StringParserException

Examples

RegexPattern

A RegexPattern is a higher-level interface to work with the regular expression (regex) string pattern matching language. Python provides support for regular expressions through the re module. Being comfortable with regex is not a requirement for working with RegexPattern but will help explain some of the more confusing design decisions.

There are a bunch of different RegexPattern instances that cover different cases, e.g.

Word: matches a string of characters that are generally considered text
PositiveInteger: matches a string of characters that are only digits
Integer: a PositiveInteger with and optional sign
Number: matches Integer.PositiveInteger
VariableName: matches a string of digits or text as the first character is a letter
Optional: represents an optional pattern to match

Capturing/Named

When matching pieces of text it is also important to specify which pieces of text we would like to actually get back out. For this there are two main RegexPattern instances. The simplest one is Capturing. This just specifies that we would like to capture a piece of text. There is a slightly more sophisticated instance called Named which allows us to attach a name to a group.

key_value_matcher = RegexPattern([Named(Word, "key"), "=", Named(Word, "value")])
print(key_value_matcher)

(?P<key>\w+)(?:=)(?P<value>\w+)

This can be used directly to pull info out of files

test_data = os.path.join(os.path.dirname(McUtils.__file__), 'ci', 'tests', 'TestData')
with open(os.path.join(test_data, 'water_OH_scan.log')) as log_dat:
    sample_data = log_dat.read()

matches = list(key_value_matcher.finditer(sample_data))
for match in matches[:5]:
    print(match.groupdict())

{'key': '0', 'value': 'g09'}
{'key': 'Input', 'value': 'water_OH_scan'}
{'key': 'Output', 'value': 'water_OH_scan'}
{'key': 'Chk', 'value': 'water_OH_scan'}
{'key': 'NProc', 'value': '8'}

StringParser

A more powerful interface than RegexPattern is through a StringParser instance. This provides a wrapper on RegexPattern that handles the process of turning matches into NumPy arrays of the appropriate type. The actual interface is quite simple, e.g. we can take our matcher from before and use it directly

key_vals = StringParser(key_value_matcher).parse_all(sample_data)
print(key_vals)

StructuredTypeArray(shape=[(11493, 0), (11493, 0)], dtype=OrderedDict([('key', StructuredType(<class 'str'>, shape=(None,))), ('value', StructuredType(<class 'str'>, shape=(None,)))]))

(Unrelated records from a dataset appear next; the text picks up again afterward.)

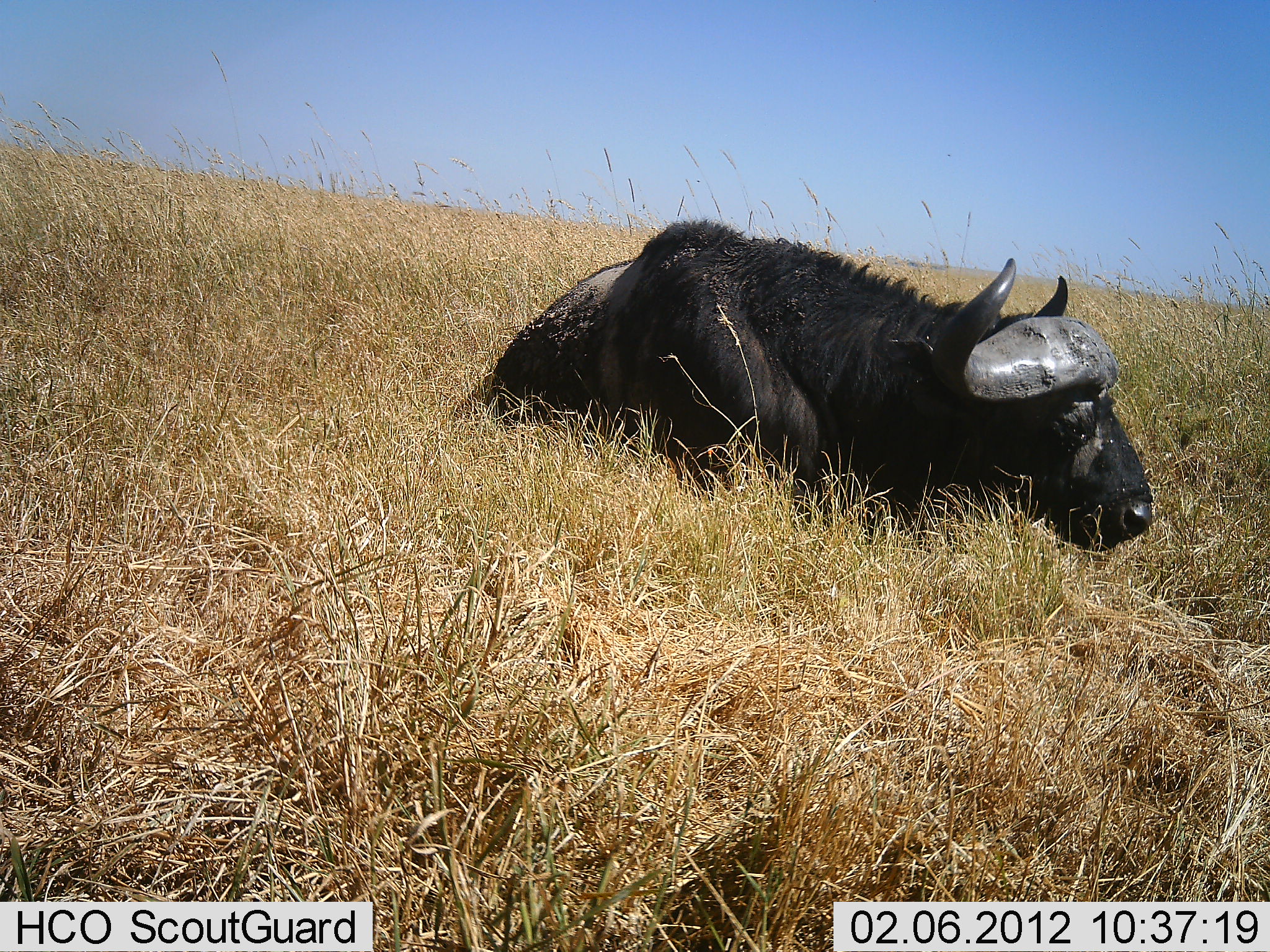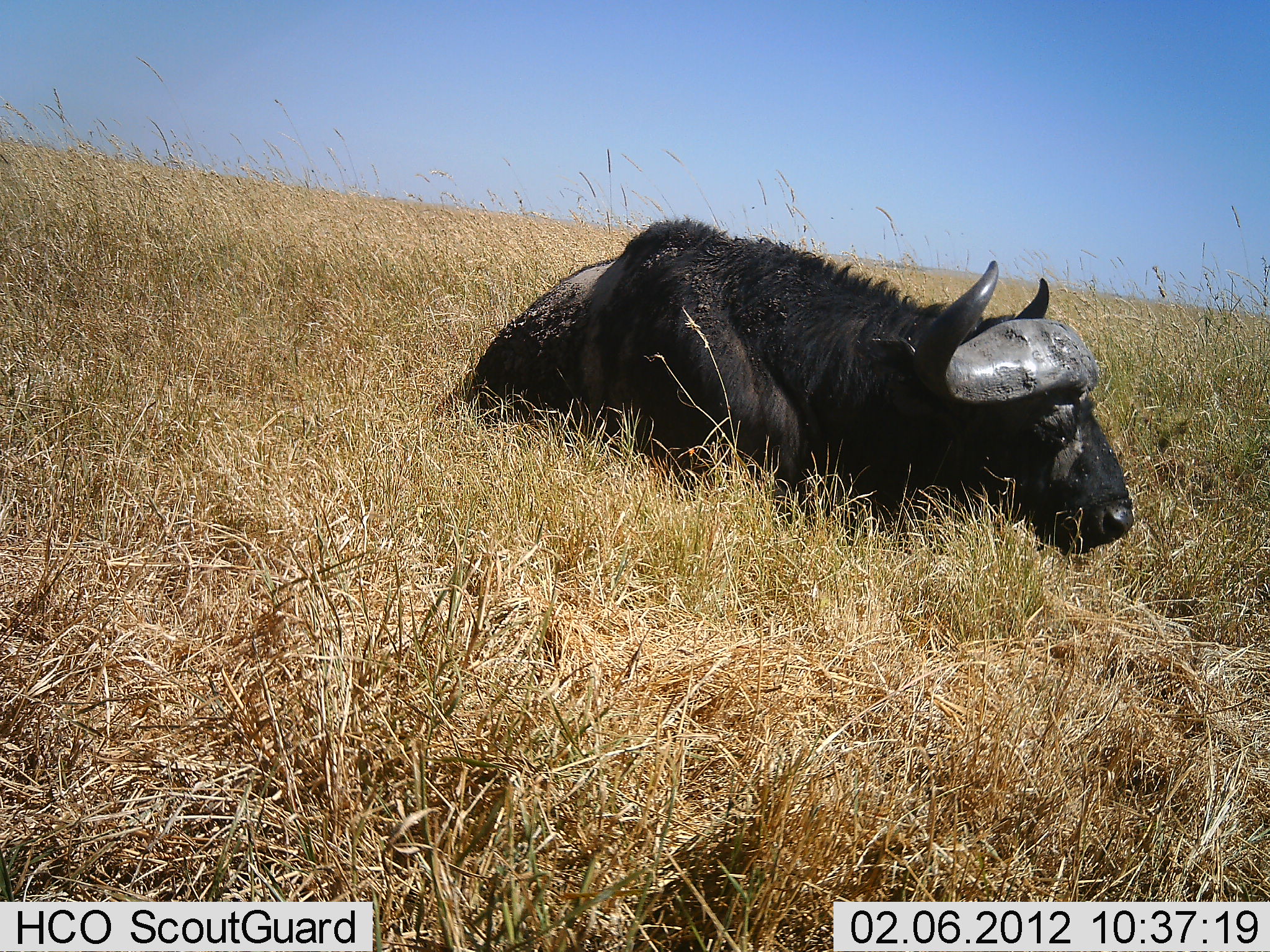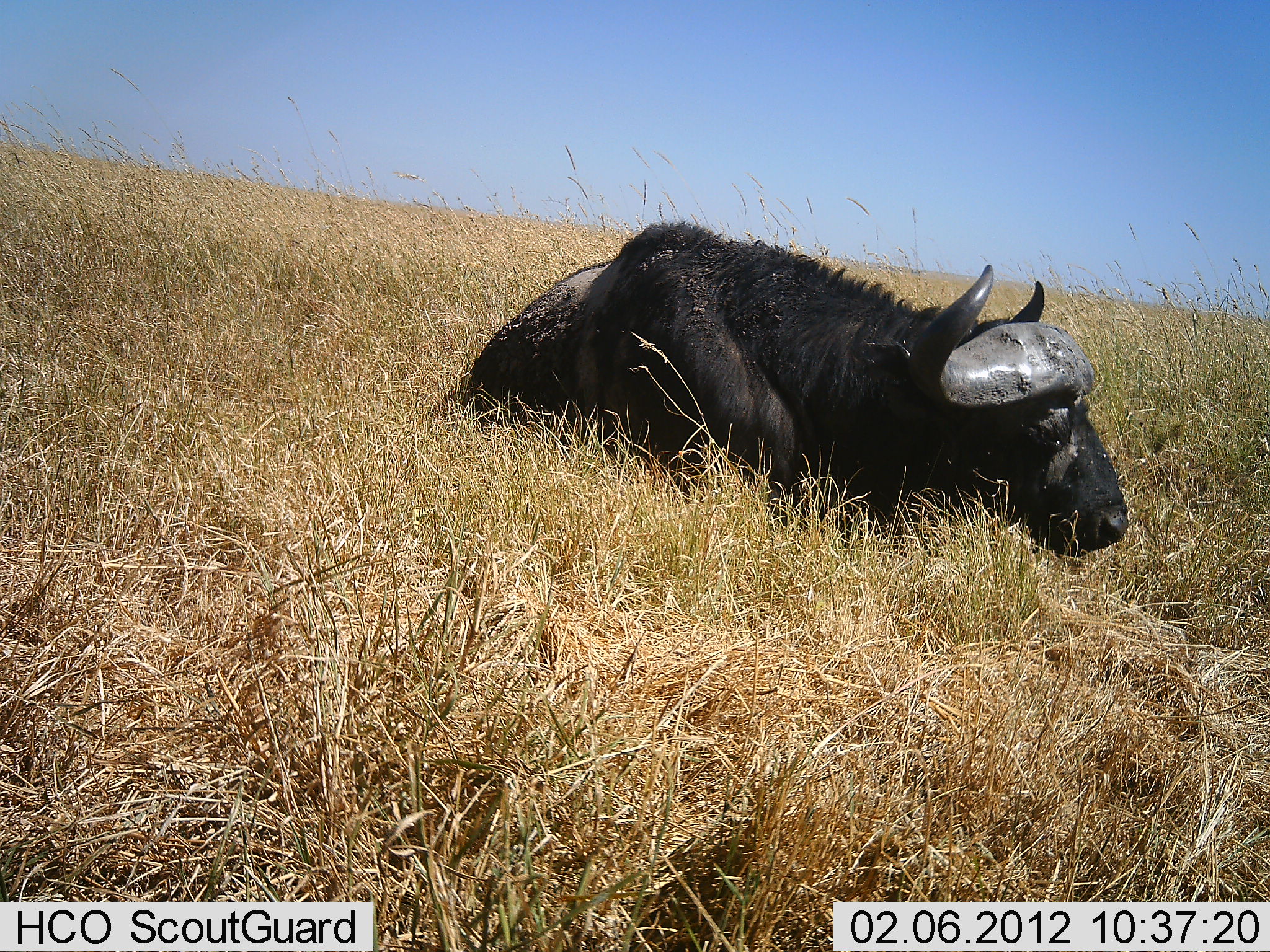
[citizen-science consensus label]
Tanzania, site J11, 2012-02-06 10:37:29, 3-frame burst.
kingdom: Animalia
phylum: Chordata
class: Mammalia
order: Artiodactyla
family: Bovidae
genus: Syncerus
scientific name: Syncerus caffer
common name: cape buffalo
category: buffalo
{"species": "buffalo (cape buffalo) (Syncerus caffer)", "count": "1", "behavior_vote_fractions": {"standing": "4%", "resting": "96%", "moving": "0%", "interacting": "0%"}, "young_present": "0%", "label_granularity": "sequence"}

This StructuredTypeArray is basically a version of NumPy record arrays, but was written without knowing about them. A smarter reimplementation of this portion of the parsing process would make use of recarray instead of this custom array type.

That said, getting the raw ndarray objects out is straight-forward

key_vals['key'].array

array(['0', 'Input', 'Output', ..., 'State', 'RMSD', 'PG'], dtype='<U7')

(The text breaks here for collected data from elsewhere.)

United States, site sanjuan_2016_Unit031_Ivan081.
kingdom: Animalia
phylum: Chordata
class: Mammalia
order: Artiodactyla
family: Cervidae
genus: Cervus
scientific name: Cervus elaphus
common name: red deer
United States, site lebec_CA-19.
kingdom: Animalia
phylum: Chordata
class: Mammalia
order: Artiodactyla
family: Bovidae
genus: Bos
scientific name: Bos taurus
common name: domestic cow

NOTE: 90% of all bugs in the StringParser ecosystem will come from the design of StructuredTypeArray. The need to be efficient in data handling can lead to some difficult implementation details. As the data type has organically evolved it has become potentially tough to understand. A reimplementation based on recarray would potentially solve some issues.

Block Handlers

For efficiency sake, StringParser objects also provide a block_handlers argument (and handlers can be defined on RegexPatterns directly). A handler is a function that can be applied to a parsed piece of text and should directly return a NumPy array so that it can be worked into the returned StructuredTypeArray. The simplest handlers are already provided for convenience on StringParser, e.g. from GaussianLogComponents.py

Named(
    Repeating(
        Capturing(Number),
        min = 3, max = 3,
        prefix=Optional(Whitespace),
        joiner = Whitespace
    ),
    "Coordinates", handler=StringParser.array_handler(dtype=float)
)

Here StringParser.array_handler(dtype=float) provides efficient parsing of data through np.loadtxt with a float as the target dtype. We also see the prefix and joiner options to RegexPattern in action.

Setup

Before we can run our examples we should get a bit of setup out of the way. Since these examples were harvested from the unit tests not all pieces will be necessary for all situations.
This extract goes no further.